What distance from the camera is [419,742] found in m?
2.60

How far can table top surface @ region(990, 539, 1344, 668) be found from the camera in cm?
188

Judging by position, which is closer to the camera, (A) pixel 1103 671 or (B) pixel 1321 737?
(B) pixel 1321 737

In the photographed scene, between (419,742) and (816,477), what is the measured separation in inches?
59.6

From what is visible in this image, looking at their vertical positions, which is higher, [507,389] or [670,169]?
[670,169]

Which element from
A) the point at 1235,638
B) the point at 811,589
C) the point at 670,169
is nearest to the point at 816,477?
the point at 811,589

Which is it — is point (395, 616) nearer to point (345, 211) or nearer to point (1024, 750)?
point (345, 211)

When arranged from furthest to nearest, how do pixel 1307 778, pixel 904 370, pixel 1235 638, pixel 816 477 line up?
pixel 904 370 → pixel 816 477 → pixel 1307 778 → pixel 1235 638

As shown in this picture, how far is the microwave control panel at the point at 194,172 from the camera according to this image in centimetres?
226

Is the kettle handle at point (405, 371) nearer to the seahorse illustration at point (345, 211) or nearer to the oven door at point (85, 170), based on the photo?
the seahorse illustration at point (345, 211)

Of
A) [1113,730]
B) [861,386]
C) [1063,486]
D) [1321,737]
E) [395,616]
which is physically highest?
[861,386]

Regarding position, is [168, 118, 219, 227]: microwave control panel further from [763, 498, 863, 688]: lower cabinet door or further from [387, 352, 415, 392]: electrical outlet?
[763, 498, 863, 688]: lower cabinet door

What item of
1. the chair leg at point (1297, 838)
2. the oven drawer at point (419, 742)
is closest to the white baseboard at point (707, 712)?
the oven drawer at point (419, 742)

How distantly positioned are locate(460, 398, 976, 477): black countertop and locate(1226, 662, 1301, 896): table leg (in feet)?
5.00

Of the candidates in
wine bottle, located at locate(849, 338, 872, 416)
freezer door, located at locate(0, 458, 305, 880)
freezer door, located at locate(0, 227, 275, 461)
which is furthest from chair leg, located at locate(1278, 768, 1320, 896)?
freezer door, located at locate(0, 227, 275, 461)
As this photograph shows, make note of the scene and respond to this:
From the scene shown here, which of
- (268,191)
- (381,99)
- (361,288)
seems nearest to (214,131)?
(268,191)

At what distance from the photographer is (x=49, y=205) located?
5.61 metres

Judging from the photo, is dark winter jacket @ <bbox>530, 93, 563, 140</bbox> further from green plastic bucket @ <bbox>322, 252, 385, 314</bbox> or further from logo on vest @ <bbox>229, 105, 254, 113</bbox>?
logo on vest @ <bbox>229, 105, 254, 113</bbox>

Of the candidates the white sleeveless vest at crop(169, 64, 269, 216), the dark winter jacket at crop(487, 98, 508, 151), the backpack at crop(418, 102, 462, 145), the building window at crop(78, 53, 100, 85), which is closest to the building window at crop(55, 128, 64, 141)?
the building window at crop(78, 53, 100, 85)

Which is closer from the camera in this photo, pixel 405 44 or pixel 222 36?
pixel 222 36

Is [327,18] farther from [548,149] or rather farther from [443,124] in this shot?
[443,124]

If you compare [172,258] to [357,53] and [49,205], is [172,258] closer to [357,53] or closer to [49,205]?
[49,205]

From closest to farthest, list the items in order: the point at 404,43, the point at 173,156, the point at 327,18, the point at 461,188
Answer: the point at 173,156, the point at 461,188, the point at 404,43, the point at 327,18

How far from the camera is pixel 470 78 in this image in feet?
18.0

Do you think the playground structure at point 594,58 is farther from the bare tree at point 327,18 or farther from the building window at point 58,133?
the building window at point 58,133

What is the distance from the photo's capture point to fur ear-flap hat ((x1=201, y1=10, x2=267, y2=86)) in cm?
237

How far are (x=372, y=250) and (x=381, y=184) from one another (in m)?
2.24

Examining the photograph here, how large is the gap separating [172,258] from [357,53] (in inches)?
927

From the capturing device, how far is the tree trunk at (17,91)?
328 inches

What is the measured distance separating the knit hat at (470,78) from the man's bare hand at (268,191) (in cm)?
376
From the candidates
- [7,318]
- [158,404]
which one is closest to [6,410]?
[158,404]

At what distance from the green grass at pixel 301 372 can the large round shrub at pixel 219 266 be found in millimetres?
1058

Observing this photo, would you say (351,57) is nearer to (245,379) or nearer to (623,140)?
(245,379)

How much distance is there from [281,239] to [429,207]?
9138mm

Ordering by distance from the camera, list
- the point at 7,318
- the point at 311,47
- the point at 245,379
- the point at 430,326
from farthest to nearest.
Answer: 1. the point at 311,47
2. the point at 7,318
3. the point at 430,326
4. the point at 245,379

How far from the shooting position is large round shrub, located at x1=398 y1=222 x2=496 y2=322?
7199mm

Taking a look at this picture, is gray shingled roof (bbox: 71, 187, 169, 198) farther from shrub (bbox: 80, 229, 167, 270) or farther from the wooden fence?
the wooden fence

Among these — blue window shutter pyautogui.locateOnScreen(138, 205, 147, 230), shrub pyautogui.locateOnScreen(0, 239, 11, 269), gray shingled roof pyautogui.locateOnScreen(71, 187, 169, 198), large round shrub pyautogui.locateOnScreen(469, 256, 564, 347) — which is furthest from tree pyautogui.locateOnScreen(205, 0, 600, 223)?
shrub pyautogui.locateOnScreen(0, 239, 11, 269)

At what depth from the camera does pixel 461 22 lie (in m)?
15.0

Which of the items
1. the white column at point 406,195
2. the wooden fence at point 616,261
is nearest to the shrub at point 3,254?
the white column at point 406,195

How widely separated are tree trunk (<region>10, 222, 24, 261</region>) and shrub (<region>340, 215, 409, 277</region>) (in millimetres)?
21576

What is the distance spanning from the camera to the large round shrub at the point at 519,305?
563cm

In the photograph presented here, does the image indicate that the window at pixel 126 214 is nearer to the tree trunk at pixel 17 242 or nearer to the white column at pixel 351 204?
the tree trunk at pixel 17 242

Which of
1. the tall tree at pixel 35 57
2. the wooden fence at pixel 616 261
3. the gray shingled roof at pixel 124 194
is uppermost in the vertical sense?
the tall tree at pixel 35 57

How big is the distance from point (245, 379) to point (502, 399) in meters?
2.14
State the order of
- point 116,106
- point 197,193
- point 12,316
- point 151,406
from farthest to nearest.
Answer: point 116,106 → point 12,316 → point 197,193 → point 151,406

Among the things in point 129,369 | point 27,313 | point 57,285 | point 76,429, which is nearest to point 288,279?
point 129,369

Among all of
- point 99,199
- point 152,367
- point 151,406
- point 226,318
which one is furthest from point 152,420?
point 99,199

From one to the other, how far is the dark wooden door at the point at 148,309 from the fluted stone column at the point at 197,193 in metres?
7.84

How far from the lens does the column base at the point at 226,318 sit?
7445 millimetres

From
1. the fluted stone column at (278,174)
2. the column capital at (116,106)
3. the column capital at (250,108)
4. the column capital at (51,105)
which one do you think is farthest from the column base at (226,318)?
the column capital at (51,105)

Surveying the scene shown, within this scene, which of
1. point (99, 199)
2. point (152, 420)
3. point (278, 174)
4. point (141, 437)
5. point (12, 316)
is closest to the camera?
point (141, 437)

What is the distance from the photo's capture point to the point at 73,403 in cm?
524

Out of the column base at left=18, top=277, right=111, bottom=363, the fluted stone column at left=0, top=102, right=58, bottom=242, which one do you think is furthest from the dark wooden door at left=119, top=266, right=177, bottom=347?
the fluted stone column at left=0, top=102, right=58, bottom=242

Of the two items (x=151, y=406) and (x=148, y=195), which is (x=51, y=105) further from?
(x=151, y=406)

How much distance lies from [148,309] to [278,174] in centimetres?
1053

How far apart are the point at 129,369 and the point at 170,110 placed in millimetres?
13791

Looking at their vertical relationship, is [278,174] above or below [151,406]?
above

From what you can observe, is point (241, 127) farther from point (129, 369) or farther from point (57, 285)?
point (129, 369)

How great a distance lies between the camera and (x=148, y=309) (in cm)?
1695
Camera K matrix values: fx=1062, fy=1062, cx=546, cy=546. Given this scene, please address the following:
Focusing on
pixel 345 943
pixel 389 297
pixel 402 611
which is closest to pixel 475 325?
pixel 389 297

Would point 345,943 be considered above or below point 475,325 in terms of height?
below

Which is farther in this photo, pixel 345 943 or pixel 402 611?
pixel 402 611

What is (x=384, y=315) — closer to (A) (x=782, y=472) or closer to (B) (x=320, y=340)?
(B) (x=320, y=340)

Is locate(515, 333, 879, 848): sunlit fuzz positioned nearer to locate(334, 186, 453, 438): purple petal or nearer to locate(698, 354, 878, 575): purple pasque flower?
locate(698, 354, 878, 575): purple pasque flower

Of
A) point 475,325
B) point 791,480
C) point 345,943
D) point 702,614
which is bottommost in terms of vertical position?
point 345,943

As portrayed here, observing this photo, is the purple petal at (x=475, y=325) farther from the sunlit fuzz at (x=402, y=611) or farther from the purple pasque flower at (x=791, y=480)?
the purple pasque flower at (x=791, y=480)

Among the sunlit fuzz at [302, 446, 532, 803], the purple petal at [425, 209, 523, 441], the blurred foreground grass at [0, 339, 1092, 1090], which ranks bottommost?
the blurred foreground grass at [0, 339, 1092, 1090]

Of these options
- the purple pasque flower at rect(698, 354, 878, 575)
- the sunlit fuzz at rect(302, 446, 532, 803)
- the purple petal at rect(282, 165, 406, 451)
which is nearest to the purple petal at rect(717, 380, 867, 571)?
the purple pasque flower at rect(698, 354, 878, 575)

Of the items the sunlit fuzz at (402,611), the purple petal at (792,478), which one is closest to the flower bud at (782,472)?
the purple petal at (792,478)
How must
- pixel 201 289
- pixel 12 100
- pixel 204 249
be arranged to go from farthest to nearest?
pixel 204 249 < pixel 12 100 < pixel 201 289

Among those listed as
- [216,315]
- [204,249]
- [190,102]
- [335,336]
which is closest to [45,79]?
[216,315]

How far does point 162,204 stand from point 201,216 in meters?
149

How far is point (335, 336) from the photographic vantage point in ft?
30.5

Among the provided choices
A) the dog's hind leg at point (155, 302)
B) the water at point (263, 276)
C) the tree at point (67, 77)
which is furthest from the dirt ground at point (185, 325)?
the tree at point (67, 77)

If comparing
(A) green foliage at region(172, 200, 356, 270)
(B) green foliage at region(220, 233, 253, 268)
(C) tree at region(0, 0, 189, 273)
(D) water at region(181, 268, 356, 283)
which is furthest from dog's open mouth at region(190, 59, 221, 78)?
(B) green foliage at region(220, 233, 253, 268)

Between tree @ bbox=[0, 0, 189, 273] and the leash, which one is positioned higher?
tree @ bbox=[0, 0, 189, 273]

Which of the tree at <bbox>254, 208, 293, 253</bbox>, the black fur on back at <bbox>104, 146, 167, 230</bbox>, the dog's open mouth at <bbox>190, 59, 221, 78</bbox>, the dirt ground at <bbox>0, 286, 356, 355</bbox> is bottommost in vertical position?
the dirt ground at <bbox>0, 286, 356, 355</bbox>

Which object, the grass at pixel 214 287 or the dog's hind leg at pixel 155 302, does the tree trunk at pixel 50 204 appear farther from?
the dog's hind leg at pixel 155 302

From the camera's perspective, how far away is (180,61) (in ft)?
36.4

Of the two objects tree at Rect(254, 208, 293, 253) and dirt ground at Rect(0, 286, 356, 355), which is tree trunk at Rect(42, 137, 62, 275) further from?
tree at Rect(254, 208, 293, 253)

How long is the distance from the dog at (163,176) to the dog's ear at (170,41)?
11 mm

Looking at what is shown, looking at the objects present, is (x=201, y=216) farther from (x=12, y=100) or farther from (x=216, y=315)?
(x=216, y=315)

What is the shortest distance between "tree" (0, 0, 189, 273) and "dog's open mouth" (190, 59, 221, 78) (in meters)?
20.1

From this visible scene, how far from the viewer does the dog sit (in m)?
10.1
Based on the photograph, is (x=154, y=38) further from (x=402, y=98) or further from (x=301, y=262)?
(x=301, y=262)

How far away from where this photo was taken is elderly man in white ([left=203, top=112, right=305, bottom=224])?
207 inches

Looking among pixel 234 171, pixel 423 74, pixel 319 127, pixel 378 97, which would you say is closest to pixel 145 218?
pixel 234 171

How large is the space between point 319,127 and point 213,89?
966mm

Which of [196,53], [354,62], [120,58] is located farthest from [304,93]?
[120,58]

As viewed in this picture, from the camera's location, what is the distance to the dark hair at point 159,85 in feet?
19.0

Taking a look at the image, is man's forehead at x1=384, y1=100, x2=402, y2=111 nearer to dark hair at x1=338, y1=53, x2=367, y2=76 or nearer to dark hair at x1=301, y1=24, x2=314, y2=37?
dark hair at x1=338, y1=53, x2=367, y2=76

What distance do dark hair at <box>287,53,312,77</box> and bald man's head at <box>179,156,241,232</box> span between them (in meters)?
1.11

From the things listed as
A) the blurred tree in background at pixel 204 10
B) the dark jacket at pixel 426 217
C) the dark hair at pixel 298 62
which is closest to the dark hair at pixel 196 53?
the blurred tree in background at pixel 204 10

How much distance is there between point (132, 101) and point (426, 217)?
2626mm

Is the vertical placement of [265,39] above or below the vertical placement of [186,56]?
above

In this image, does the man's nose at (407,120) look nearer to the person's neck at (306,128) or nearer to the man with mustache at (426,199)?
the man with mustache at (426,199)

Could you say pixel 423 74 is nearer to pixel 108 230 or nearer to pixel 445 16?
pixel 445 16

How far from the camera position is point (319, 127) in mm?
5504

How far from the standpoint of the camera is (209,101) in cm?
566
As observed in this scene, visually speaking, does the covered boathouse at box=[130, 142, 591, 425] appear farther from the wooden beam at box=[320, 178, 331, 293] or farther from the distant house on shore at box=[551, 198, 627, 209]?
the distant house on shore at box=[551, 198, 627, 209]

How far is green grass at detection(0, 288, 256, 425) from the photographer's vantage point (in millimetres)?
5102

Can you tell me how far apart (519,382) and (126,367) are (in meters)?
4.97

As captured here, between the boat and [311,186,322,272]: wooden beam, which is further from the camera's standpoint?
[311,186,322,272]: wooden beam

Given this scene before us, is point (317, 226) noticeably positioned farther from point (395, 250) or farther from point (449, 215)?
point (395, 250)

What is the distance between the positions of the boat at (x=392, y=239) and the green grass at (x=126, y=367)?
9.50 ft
====
» Stated goal
Starting with the line that contains "What distance do", print each line through the last one in the listing. Include both end lines and add nothing.

» Exercise solution
What distance do dark hair at <box>287,53,312,77</box> and bald man's head at <box>179,156,241,232</box> span between them (in meters)?
1.11

From the things listed as
A) the blurred tree in background at pixel 204 10
B) the dark jacket at pixel 426 217
C) the dark hair at pixel 298 62
which is closest to the dark hair at pixel 196 53?
the blurred tree in background at pixel 204 10

How much distance is there between point (132, 101) and point (426, 217)?
2626mm

Is the vertical placement of [265,39] above or below the vertical placement of [186,56]?
above

In this image, does the man's nose at (407,120) look nearer to the person's neck at (306,128) or nearer to the man with mustache at (426,199)?
the man with mustache at (426,199)

Could you say pixel 423 74 is nearer to pixel 108 230 or nearer to pixel 445 16?
pixel 445 16

How far from the camera position is point (319, 127) in mm?
5504

How far from the standpoint of the camera is (209,101) in cm?
566
As observed in this scene, visually speaking, does the covered boathouse at box=[130, 142, 591, 425] appear farther from the wooden beam at box=[320, 178, 331, 293] or farther from the distant house on shore at box=[551, 198, 627, 209]?
the distant house on shore at box=[551, 198, 627, 209]

How far is green grass at detection(0, 288, 256, 425) from the photographer's vantage point (in millimetres)?
5102

Can you tell me how far apart (519,382) and (126,367) are (in meters)?
4.97

As captured here, between the boat and [311,186,322,272]: wooden beam, which is further from the camera's standpoint?
[311,186,322,272]: wooden beam

Given this scene before us, is point (317, 226) noticeably positioned farther from point (395, 250) or farther from point (449, 215)?
point (395, 250)

What is the distance between the positions of the boat at (x=392, y=239) and the green grass at (x=126, y=367)?
9.50 ft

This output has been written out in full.